The problem is formulated as follows: consider 6 athletes with characteristics given by:
library(lme4)
library(geepack)
athlete<-c(1,1,1,2,2,2,2,3,3,3,4,4,4,5,5,6,6,6)
age<-c(38,40,43,53,55,56,58,37,40,42,41,45,46,54,58,57,60,62)
club<-c(0,0,1,1,1,1,1,1,1,0,0,1,0,1,1,1,1,1)
time<-c(95,94,93,96,98,91,93,83,82,82,91,94,99,105,111,90,89,95)
logtime<-log(time)
This is an example of a repeated measures problem.
We create a dataframe from these elements:
df<-data.frame(athlete,age,club,time,logtime)
df
Now, we want to estimate the (log) time based on age and club. However, the data is clearly correlated -- each individual will have different specifications. Consider that we believe that the average (log) time will be different for each individual, as a baseline. This is a mixed model more specifically a Random Intercept model. This is highlighted by the following equations.
mod1<-lmer(logtime~club+log(age)+(1|athlete),data=df,REML=FALSE)
mod2<-lmer(logtime~log(age)+(1|athlete),data=df,REML=FALSE)
summary(mod1)
summary(mod2)
However, this assumes that the covariance structure of the errors at each level are independent. This assumption is too simplifying -- it is likely that the variables are correlated across individuals (for instance, it appears that the clubs are for particular age ranges). To account for this, we could add more random effects to the model (which would subsequently break the data down into even smaller groups), or we could use a GEE to forgo the subject-level estimations and estimate on the populations, assuming some covariance structure between groups.
mod3<-geeglm(logtime~club+log(age),data=df,id=athlete,family=gaussian,corstr="exchangeable")

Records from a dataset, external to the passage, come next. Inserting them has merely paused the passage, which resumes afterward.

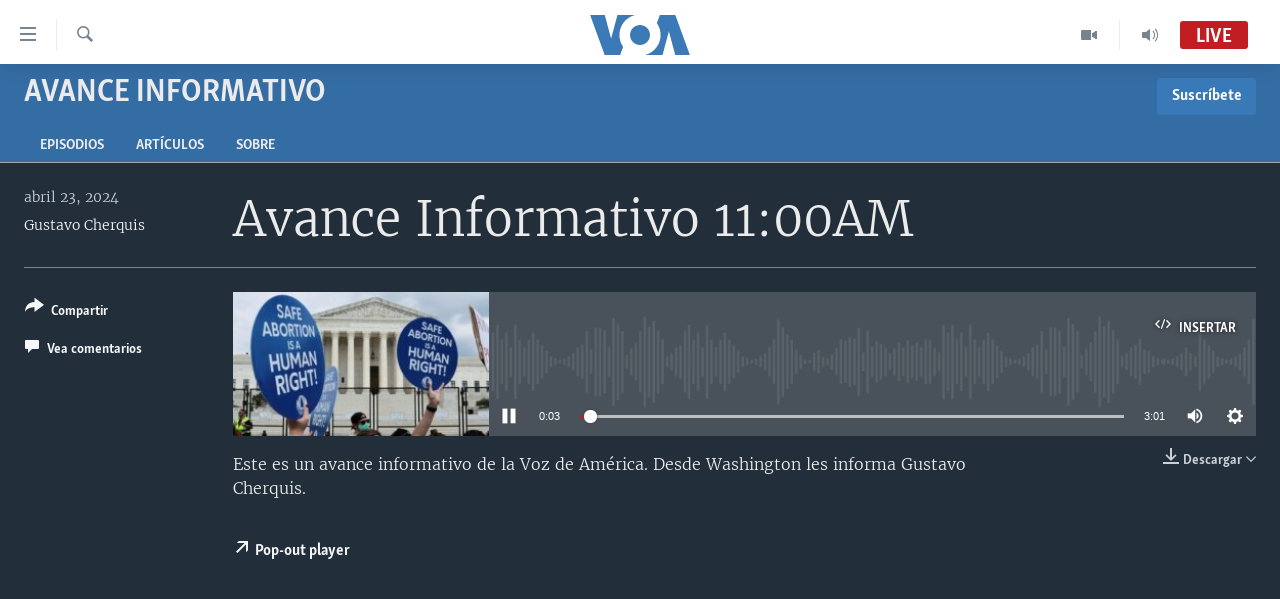

--- FILE ---
content_type: application/javascript; charset=UTF-8
request_url: https://voa-es-438.disqus.com/count-data.js?1=7581581
body_size: 216
content:
var DISQUSWIDGETS;

if (typeof DISQUSWIDGETS != 'undefined') {
    DISQUSWIDGETS.displayCount({"text":{"and":"y","comments":{"zero":" ","multiple":"({num})","one":"(1)"}},"counts":[{"id":"7581581","comments":0}]});
}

mod4<-geeglm(logtime~log(age),data=df,id=athlete,family=gaussian,corstr="exchangeable")
summary(mod3)
summary(mod4)
The main shift in inference here is from likelihood models (which are generally prefered) to a semi-parametric model that depends only on the first two moments. GEEs are better estimators of a population-level variance -- they cannot account for individual differences explicitly, as a GLMM could. In this example, however, we see that the GEE finds the log(age) value significant where the previous model had not. Depending on the goal of the analysis, the GEE will produce better estimates asymptotically at the cost of sample-level inference.